The author contemplating a Grecian mountaintop (Prophet Elias Monastery, founded 1711, Santorini)

The sky is falling! Breaking news! Our fragile democracy in peril!!

Life still feels shaky. Even without those constant, frenetic tweets threatening to alter the course of world events in moments, truth competes with fake news. Long-established rights and laws are questioned – or disappear before our eyes.

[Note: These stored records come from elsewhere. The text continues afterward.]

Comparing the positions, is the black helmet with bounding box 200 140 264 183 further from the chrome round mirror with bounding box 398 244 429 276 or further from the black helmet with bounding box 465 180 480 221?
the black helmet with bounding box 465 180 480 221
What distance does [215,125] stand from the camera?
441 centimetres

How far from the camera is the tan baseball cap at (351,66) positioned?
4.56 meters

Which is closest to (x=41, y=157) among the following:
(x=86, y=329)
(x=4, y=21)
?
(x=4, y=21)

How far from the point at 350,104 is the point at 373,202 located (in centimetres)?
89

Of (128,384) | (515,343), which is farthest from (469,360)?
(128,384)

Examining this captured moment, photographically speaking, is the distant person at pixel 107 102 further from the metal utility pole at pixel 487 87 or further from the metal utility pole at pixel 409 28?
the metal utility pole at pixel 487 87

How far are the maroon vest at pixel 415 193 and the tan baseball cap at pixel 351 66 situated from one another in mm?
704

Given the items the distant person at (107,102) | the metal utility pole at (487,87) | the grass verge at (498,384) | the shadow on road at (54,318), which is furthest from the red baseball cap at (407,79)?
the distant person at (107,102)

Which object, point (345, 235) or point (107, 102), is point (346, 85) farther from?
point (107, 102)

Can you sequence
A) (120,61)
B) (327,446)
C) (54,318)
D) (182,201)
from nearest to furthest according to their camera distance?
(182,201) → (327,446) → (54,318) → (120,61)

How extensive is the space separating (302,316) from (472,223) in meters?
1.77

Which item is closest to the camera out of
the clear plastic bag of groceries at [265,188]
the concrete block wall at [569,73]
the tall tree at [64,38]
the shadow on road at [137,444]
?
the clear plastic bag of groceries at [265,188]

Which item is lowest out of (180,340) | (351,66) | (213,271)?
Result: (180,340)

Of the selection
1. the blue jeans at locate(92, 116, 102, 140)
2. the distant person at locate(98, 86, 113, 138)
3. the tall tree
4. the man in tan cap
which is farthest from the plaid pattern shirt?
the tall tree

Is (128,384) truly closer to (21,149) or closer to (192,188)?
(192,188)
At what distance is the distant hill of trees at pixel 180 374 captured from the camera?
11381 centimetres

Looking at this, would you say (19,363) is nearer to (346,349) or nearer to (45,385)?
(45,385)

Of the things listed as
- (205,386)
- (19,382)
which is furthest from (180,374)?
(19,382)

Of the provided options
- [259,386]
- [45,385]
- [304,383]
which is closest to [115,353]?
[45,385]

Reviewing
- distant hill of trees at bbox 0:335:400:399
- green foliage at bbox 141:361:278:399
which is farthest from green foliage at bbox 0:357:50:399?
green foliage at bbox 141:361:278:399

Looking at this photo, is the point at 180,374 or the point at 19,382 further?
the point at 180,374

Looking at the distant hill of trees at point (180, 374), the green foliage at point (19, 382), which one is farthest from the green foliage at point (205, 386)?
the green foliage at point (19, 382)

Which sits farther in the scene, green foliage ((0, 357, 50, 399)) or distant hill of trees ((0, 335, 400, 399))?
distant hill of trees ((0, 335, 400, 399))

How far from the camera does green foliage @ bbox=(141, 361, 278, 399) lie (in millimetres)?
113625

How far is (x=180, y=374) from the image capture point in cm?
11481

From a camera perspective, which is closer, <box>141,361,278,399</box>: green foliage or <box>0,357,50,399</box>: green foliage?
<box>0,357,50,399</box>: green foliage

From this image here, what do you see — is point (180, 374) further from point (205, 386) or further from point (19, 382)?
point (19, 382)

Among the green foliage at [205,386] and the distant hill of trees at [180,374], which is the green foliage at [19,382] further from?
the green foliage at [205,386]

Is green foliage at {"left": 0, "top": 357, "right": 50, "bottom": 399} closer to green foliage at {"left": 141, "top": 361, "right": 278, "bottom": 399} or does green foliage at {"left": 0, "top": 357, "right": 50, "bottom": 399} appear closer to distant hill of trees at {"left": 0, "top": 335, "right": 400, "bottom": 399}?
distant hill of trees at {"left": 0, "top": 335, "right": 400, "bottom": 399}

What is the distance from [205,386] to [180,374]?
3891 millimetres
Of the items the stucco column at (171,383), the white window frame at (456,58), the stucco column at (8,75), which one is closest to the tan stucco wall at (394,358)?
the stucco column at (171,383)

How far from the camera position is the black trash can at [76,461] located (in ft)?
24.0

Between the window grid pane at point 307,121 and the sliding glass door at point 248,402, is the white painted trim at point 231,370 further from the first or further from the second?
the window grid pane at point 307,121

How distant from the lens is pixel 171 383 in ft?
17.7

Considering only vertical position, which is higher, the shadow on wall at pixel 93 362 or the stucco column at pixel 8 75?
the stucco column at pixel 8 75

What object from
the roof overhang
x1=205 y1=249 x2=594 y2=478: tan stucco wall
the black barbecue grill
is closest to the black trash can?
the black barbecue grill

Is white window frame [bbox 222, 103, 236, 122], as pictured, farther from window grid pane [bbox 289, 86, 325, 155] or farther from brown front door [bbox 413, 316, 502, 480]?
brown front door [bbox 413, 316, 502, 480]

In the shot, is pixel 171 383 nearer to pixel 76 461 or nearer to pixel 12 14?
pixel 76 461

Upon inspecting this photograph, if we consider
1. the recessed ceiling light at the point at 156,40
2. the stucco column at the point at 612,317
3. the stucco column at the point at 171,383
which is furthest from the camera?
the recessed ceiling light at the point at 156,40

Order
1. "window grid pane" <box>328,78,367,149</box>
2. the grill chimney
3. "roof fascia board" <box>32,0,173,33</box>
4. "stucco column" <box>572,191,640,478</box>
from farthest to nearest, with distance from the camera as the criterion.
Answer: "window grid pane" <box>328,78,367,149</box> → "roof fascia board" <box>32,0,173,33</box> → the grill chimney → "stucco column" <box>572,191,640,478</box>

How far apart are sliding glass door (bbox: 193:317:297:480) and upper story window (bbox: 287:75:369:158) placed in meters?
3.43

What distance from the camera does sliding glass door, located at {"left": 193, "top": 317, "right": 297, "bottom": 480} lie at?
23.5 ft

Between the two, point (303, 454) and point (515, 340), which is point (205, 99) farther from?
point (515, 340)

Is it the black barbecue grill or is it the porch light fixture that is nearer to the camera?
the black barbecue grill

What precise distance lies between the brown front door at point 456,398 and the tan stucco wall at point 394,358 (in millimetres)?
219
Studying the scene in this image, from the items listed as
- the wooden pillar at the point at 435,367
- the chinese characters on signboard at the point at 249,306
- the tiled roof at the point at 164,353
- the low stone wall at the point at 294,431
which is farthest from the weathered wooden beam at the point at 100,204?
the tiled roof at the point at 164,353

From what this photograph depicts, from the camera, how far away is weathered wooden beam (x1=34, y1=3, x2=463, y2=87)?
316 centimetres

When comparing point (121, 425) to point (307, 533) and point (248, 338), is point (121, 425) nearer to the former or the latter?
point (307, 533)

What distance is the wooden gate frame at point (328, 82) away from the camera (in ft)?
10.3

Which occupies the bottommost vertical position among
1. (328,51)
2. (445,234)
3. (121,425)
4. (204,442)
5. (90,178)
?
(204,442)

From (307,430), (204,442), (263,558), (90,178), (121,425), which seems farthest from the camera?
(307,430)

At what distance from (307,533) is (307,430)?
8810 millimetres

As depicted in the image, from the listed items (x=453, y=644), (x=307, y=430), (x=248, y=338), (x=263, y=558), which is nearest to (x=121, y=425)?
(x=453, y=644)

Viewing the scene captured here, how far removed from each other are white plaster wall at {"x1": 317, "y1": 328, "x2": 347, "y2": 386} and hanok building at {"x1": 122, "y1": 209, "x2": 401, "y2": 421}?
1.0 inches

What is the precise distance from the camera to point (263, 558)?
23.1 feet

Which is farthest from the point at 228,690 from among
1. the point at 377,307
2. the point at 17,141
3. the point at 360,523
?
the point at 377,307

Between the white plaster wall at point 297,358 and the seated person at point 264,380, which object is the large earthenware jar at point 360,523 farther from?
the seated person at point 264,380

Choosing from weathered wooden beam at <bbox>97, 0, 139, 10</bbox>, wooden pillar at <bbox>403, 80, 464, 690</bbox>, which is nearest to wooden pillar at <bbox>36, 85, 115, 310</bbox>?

American democracy, firm in its 1787 roots & long cherished, now teeters.

Theater of Dionysus, 6th century BC, restored a few times since then. (Author photo)

Maybe what goes around comes around.

Maybe there’s nothing — or at least not that much — new under the sun.

I recently had the great good fortune to spend some time with family and an archaeologist friend in ancient Italy and Greece: Cefalu, Pompeii, Herculaneum, Athens — proud metropolitan centers of a few centuries back, where the elite and the downtrodden went about their daily lives without any futuristic dream of upstart cities like New York or San Francisco. Confronted with visions of that future they might have been awed, but I suspect they might also have sniffed. Oh, really? You think you’re so clever?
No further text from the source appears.